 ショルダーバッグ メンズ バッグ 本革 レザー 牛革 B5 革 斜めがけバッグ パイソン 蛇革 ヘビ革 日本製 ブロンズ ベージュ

################

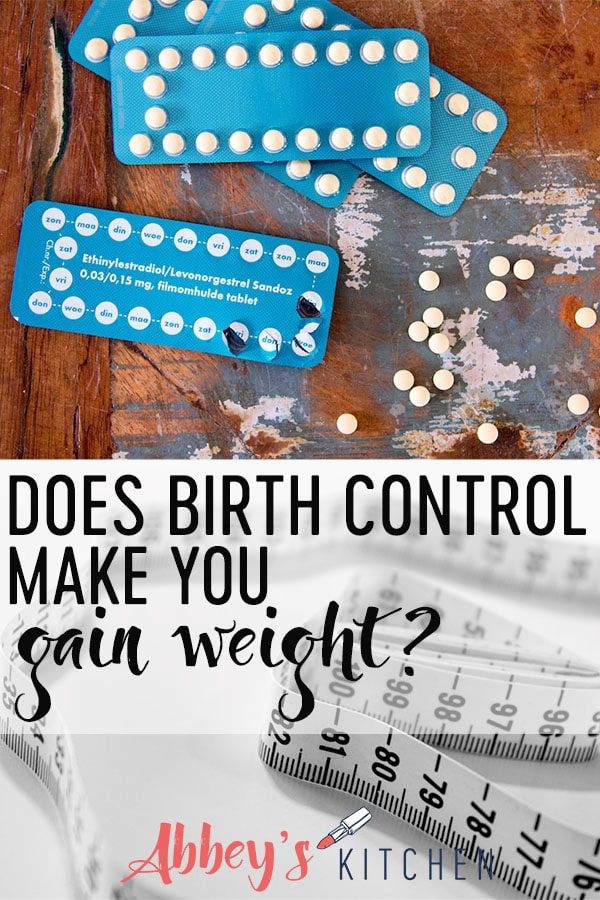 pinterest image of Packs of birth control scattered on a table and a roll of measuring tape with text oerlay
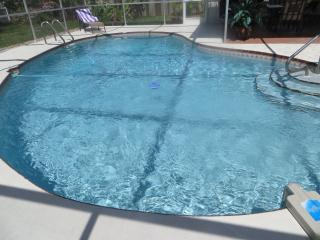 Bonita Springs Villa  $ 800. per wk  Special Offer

################

▸ **Assigned task**:
Only the lines between the one with "pinterest image of" and the one with "Bonita Springs Villa", those two included, get copied from the material above. Keep it exact and free of pictures.

▸ **Your solution**:
 pinterest image of Packs of birth control scattered on a table and a roll of measuring tape with text oerlay
 Bonita Springs Villa  $ 800. per wk  Special Offer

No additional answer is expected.